Another way of limiting our expectations is to focus on the present rather than life as a whole. In other words we may look for perfect days rather than perfect lives. This is where mindfulness (attention to the present) can enter the picture. Instead of worrying about the future or the past, we can try to make each day a perfect day. (For confirmation of this see Adrian Rosenfeldt’s article on the film Perfect Days, at https://www.abc.net.au/religion/adrian-rosenfeldt-dark-spirituality-wim-wenders-perfect-days/104712718). We can do this if we make each day complete, harmonious, and balanced. Completeness means being open to and accepting all possibilities; being diverse. Harmony means living in friendship with all that is, or all that we come into contact with. Balance means not allowing anything, especially any bad thing, to take over our life.
Constructing our days in this way should lead to happiness of three different kinds. First, it should give us peace and calm through acceptance of life in its fullness, and acceptance of the world. Second, it should give us joy through positive connection with others. Finally, it should give us exhilaration through being able to participate, however modestly, in the ongoing process of creation. We could hardly do better.

### Supplied information
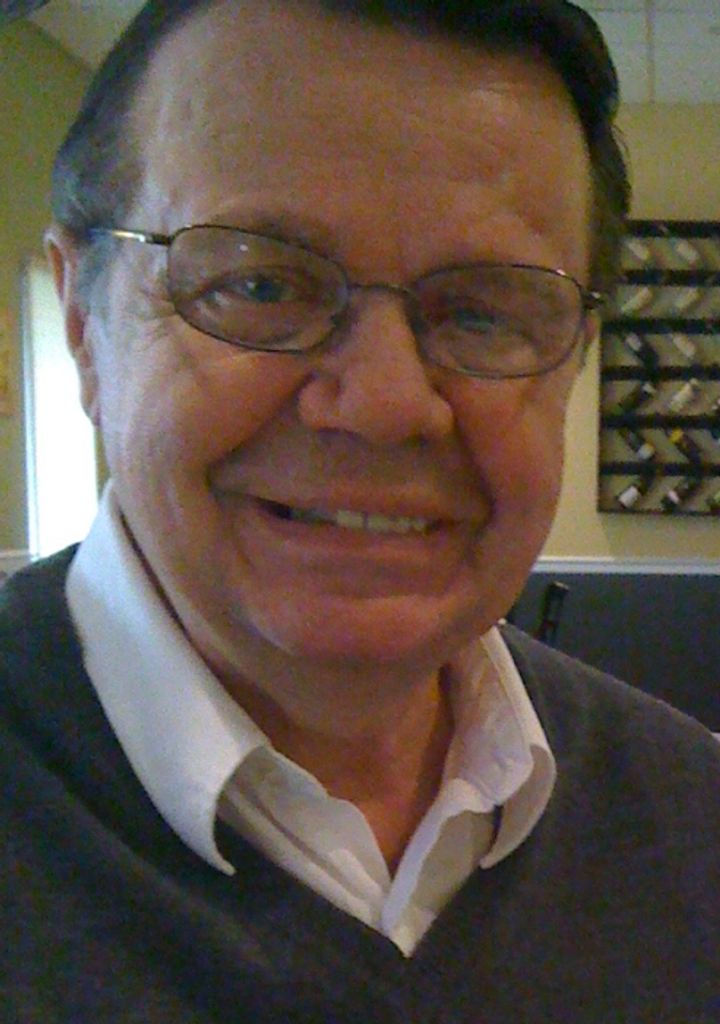 Linus "Victor" Dornisch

### Task item A
Name the qualities that, according to the passage on perfect days, make each day perfect.
### Task item B
In the passage on perfect days, which film is the subject of Adrian Rosenfeldt's article?
### Task item C
Copy the passage on perfect days from "Constructing our days" up to and including "hardly do better.".
The listing is separate material and has no connection to the passage on perfect days.

### Reply A
Completeness (being complete), harmony (being harmonious), and balance (being balanced).

### Reply B
Perfect Days.

### Reply C
Constructing our days in this way should lead to happiness of three different kinds. First, it should give us peace and calm through acceptance of life in its fullness, and acceptance of the world. Second, it should give us joy through positive connection with others. Finally, it should give us exhilaration through being able to participate, however modestly, in the ongoing process of creation. We could hardly do better.